● **Complete the following**:
#1 Retype the Delaunay catalog entry word for word, starting at "oil on canvas" and ending at "in January 1913.".
#2 In the Delaunay catalog entry, shorten the paragraph beginning "As was the case with his celebrated La Ville de Paris" and keep its main facts.

● **Text segment**:
⟨

Robert Delaunay (1885-1941)

Etude pour 'L'Equipe de Cardiff, no. 8'

Details
Robert Delaunay (1885-1941)
Etude pour 'L'Equipe de Cardiff, no. 8'
signed twice, dated and indistinctly inscribed '... de l'Equipe de Cardiff, r. Delaunay, Paris, 1907-1913' (on the linen overlap) and signed, titled and dated again (on the paper backing sheet)
oil on canvas laid down on board
17¾ x 14in. (45.5 x 35.6cm.)
Painted circa 1913
Exhibited
Stockholm, NYA Konstgalleriet.

Lot Essay

The present work is one of a series of studies which Delaunay executed during the preparation of his monumental L'Equipe de Cardiff, in the Musée d'Arte Moderne de la Ville de Paris.

As was the case with his celebrated La Ville de Paris of the previous year, now in the Musée National d'Art Moderne, Paris, Delaunay's inspiration for these works came from a photograph, spotted in a newspaper. The snapshot caught the strenous movements of rugby players leaping up in a group to catch the ball, playing alongside a huge revolving ferris wheel. This juxtaposition of contrasting motions was to become the basis of the compositions in Delaunay's resulting images. The first completed sketch of the theme appeared in his one-man exhibition in Berlin in January 1913.

⟩

● **Dataset**:
⟨

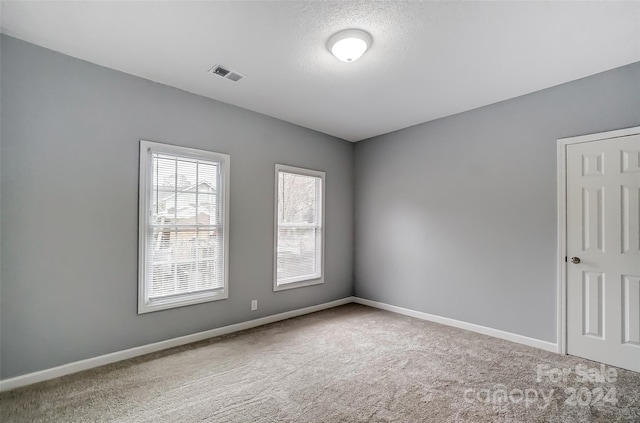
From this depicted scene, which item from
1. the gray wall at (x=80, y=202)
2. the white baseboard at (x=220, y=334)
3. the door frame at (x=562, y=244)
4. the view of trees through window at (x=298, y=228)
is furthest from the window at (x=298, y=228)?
Result: the door frame at (x=562, y=244)

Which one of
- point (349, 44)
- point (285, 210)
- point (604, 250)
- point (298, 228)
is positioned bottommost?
point (604, 250)

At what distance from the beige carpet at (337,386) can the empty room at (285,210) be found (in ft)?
0.08

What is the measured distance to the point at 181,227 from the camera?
3.28 m

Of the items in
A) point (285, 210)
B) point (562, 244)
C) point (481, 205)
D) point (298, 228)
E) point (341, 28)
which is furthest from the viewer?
point (298, 228)

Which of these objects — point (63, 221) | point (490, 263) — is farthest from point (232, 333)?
point (490, 263)

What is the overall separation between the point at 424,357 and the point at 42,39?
433 centimetres

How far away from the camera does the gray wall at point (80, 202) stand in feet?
7.88

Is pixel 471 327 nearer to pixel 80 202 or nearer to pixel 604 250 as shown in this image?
pixel 604 250

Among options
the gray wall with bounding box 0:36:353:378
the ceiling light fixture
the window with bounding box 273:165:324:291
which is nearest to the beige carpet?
the gray wall with bounding box 0:36:353:378

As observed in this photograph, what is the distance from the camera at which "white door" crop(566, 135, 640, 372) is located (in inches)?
106

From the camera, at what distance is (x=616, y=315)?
2.76 m

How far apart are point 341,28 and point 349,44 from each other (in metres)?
0.13

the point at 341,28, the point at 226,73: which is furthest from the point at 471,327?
the point at 226,73

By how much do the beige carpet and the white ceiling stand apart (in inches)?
108
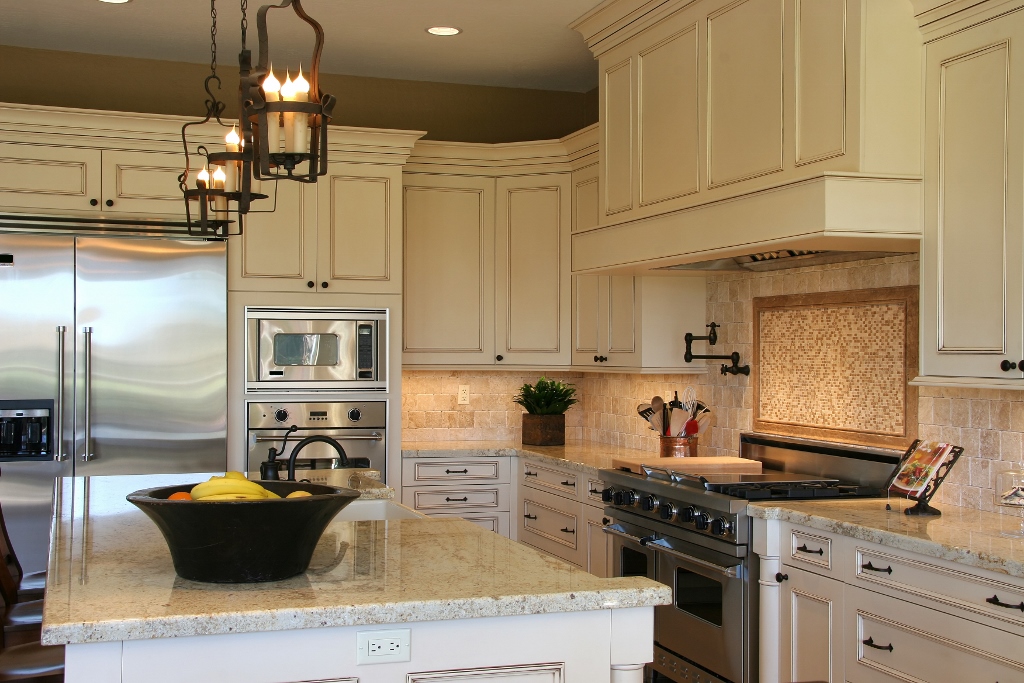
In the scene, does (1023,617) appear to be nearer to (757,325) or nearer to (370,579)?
(370,579)

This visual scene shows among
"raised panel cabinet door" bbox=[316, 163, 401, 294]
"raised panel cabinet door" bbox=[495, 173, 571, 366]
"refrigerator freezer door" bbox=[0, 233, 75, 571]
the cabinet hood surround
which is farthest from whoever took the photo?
"raised panel cabinet door" bbox=[495, 173, 571, 366]

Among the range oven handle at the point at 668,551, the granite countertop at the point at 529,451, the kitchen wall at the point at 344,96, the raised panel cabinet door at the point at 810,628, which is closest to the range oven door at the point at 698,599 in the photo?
the range oven handle at the point at 668,551

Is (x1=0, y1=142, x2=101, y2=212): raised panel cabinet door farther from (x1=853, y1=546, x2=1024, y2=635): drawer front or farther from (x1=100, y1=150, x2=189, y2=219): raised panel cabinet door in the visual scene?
(x1=853, y1=546, x2=1024, y2=635): drawer front

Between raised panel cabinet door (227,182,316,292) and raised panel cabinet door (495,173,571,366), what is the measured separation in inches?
41.3

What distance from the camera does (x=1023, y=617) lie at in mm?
2434

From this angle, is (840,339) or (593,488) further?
(593,488)

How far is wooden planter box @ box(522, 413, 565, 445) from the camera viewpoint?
564 centimetres

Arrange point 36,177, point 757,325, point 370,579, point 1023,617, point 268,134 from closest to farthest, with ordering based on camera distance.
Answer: point 370,579, point 268,134, point 1023,617, point 757,325, point 36,177

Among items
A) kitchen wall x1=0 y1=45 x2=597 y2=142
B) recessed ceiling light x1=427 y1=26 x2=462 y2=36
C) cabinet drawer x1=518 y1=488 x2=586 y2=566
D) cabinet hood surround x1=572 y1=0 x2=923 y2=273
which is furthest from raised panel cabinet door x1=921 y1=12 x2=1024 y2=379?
kitchen wall x1=0 y1=45 x2=597 y2=142

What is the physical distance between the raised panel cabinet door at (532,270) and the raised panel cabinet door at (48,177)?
2070 mm

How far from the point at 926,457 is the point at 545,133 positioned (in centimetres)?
349

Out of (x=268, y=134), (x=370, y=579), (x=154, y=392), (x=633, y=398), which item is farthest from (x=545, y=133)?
(x=370, y=579)

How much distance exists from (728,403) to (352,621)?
10.6 feet

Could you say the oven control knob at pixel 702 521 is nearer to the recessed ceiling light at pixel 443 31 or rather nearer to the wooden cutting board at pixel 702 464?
the wooden cutting board at pixel 702 464
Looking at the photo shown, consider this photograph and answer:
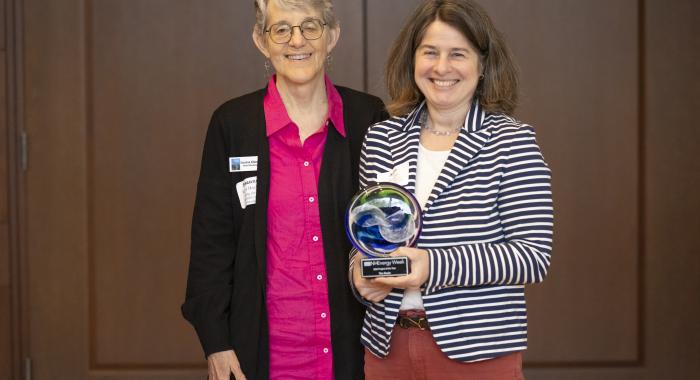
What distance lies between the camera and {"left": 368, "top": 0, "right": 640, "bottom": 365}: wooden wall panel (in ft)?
11.0

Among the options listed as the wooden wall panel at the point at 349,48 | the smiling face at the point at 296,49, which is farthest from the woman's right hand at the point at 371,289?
the wooden wall panel at the point at 349,48

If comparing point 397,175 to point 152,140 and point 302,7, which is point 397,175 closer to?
point 302,7

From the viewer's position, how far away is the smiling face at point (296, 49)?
84.4 inches

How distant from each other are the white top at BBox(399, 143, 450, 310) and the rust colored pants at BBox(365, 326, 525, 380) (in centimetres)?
6

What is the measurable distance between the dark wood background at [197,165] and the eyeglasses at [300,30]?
1.20m

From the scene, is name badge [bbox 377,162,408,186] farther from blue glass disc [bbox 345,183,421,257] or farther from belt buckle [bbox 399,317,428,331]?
belt buckle [bbox 399,317,428,331]

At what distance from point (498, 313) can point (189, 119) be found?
1908mm

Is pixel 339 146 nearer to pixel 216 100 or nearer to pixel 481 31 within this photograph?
pixel 481 31

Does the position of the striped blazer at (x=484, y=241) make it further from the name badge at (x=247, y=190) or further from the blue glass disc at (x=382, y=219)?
the name badge at (x=247, y=190)

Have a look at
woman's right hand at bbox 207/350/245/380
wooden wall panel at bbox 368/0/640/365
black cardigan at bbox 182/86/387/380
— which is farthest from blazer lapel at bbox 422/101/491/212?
wooden wall panel at bbox 368/0/640/365

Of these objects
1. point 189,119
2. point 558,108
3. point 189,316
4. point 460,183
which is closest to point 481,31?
point 460,183

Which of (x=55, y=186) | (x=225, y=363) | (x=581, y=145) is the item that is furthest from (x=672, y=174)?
(x=55, y=186)

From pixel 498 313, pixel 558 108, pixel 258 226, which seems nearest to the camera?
pixel 498 313

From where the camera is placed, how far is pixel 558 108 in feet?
11.1
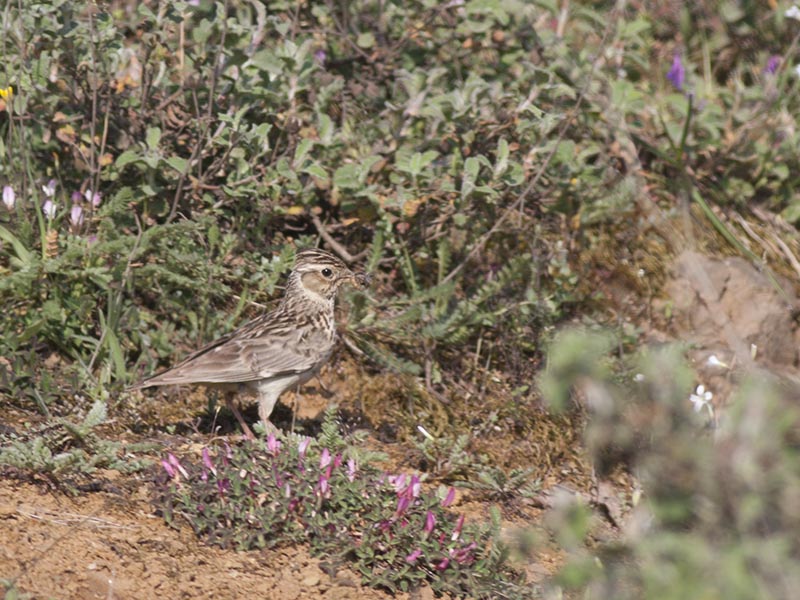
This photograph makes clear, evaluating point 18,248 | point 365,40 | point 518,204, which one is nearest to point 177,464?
point 18,248

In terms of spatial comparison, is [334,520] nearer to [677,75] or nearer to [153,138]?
[153,138]

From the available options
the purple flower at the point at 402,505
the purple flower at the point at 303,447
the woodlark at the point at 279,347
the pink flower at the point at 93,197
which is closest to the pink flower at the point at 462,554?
the purple flower at the point at 402,505

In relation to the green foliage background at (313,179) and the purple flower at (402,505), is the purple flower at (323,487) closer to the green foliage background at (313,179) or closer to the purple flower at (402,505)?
the purple flower at (402,505)

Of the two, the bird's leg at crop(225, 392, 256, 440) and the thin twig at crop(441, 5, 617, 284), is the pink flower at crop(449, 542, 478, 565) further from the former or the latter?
the thin twig at crop(441, 5, 617, 284)

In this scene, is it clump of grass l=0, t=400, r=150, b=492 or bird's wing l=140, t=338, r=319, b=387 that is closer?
clump of grass l=0, t=400, r=150, b=492

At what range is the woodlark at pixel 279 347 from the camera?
6.72 m

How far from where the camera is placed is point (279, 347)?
6930 millimetres

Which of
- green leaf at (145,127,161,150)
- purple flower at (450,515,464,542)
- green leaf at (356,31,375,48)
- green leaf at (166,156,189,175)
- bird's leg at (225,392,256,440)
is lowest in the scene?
bird's leg at (225,392,256,440)

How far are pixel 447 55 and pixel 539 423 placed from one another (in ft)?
10.0

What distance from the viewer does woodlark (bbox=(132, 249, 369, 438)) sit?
6719 mm

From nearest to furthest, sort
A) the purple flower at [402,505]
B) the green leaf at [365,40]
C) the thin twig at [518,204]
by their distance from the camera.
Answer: the purple flower at [402,505] < the thin twig at [518,204] < the green leaf at [365,40]

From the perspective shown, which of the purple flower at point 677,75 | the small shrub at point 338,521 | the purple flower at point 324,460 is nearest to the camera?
the small shrub at point 338,521

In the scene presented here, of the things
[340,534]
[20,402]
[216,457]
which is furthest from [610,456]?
[20,402]

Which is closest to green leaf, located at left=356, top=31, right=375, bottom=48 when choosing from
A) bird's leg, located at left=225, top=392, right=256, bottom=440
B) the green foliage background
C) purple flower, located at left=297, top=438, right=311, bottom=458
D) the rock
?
the green foliage background
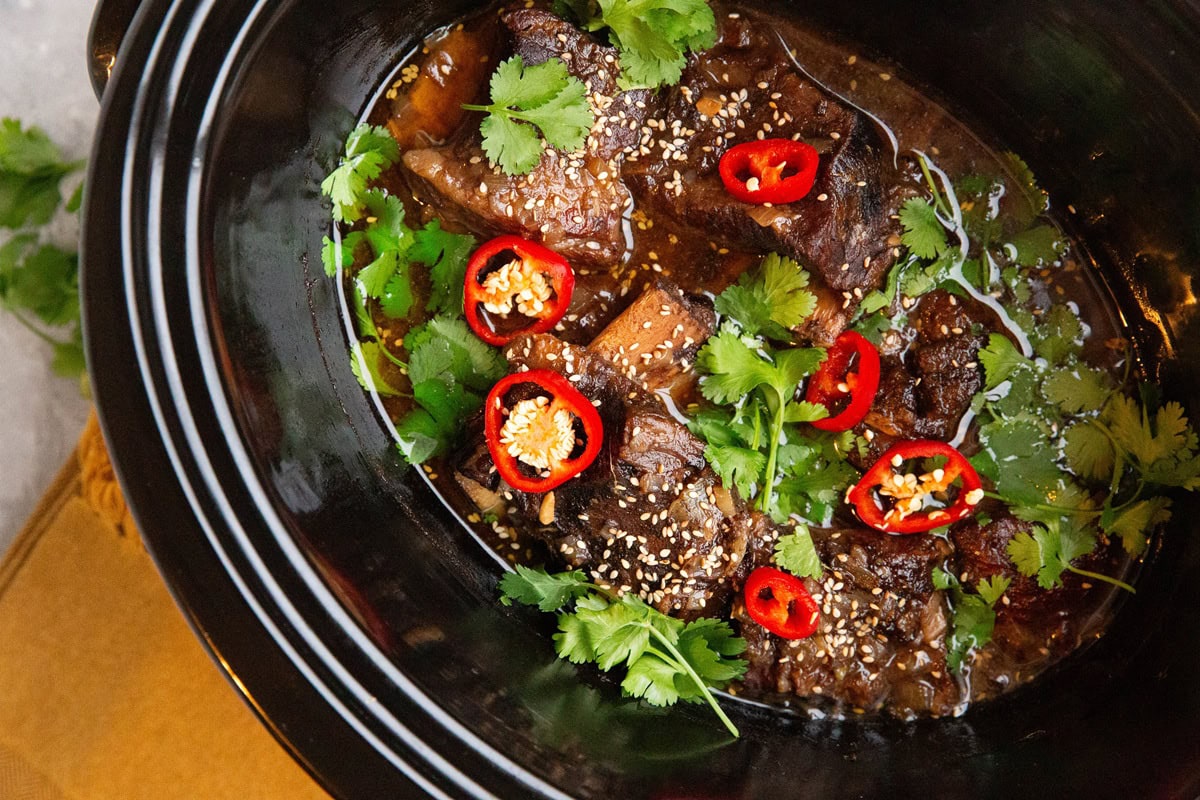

⟩

● **Solutions per task**:
#1
oil on canvas laid down on board
17¾ x 14in. (45.5 x 35.6cm.)
Painted circa 1913
Exhibited
Stockholm, NYA Konstgalleriet.

Lot Essay

The present work is one of a series of studies which Delaunay executed during the preparation of his monumental L'Equipe de Cardiff, in the Musée d'Arte Moderne de la Ville de Paris.

As was the case with his celebrated La Ville de Paris of the previous year, now in the Musée National d'Art Moderne, Paris, Delaunay's inspiration for these works came from a photograph, spotted in a newspaper. The snapshot caught the strenous movements of rugby players leaping up in a group to catch the ball, playing alongside a huge revolving ferris wheel. This juxtaposition of contrasting motions was to become the basis of the compositions in Delaunay's resulting images. The first completed sketch of the theme appeared in his one-man exhibition in Berlin in January 1913.

#2 Like La Ville de Paris, painted the year before and now in the Musée National d'Art Moderne, Paris, these works grew out of a newspaper photograph. It showed rugby players leaping together for the ball beside a huge revolving ferris wheel. That contrast of motions became the basis of Delaunay's compositions. The first completed sketch of the theme appeared in his one-man exhibition in Berlin in January 1913.